§ **Tasks**
A: Which dates appear in the MYOB ruling excerpt, and what event does each one mark?
B: Could you turn the paragraph of the MYOB ruling excerpt that begins "Subject to shareholder approval" into a short list that keeps its main facts?

24. Since listing on the ASX, shares in MYOB have traded in the range of approximately $0.38 to $5.30.

25. There have been no recent disposals of major assets or extraordinary transactions that have given rise to a profit which could be seen to relate to the proposed distribution of share capital.

Timeline

26. Subject to shareholder approval which will be sought at the Annual General Meeting scheduled for 24 April 2008, the proposed share capital reduction and the proposed special dividend ex-date will occur on 28 April 2008, Record Date will occur on 2 May 2008 and payment to shareholders will be completed by 9 May 2008.

Ruling

Capital return is not a dividend

27. The proposed return of capital will not be a dividend, as defined in subsection 6(1) of the ITAA 1936.

Capital return is not ordinary income

28. The proposed return of capital will not constitute ordinary income and hence will not be assessable to shareholders under subsection 6-5(1) of the ITAA 1997.

Capital gains tax

29. CGT event G1 (section 104-135 of the ITAA 1997) will happen when MYOB pays the return of capital to a registered shareholder in respect of a MYOB share that they own at both the Record Date and the date of payment.

30. CGT event C2 (section 104-25 of the ITAA 1997) will happen when MYOB pays the return of capital to a shareholder in respect of a MYOB share that they owned at the Record Date but which they ceased to own before the date of payment.

Sections 45A and 45B

31. The Commissioner will not make a determination under section 45A of the ITAA 1936 that section 45C of the ITAA 1936 applies to the proposed return of capital.

32. The Commissioner will not make a determination under section 45B of the ITAA 1936 that section 45C of the ITAA 1936 applies to the whole or any part of the proposed return of capital.

Imputation benefits

33. The Commissioner will not make a determination under subsection 177EA(5) of the ITAA 1936 to deny the whole, or any part, of the imputation benefits received by shareholders in relation to the proposed special dividend.

34. The Commissioner will not make a determination under subsection 204-30(3) of the ITAA 1997 to deny the whole, or any part, of the imputation benefits received by shareholders under the proposed special dividend.

§ **Material provided**
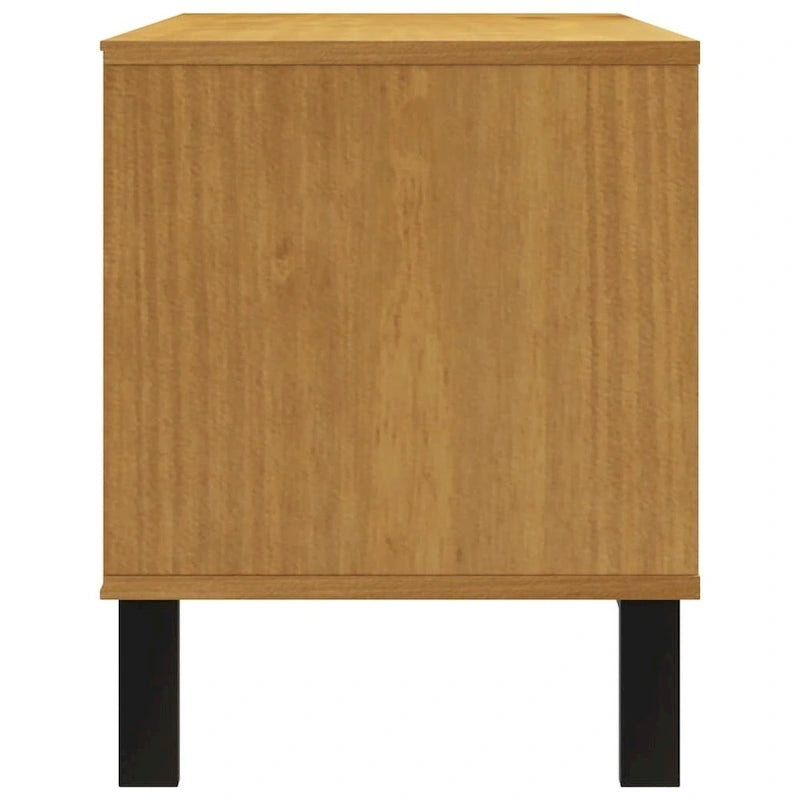 TV Stand 43.3x15.7x19.7 Solid Pine Wood with Drawers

§ **Solutions**
A:
- 24 April 2008: the scheduled Annual General Meeting, where shareholder approval will be sought
- 28 April 2008: the ex-date for the proposed share capital reduction and the proposed special dividend
- 2 May 2008: the Record Date
- 9 May 2008: the date by which payment to shareholders will be completed

B:
If shareholders approve at the Annual General Meeting on 24 April 2008:
- Ex-date for the share capital reduction and special dividend: 28 April 2008
- Record Date: 2 May 2008
- Payment to shareholders completed by: 9 May 2008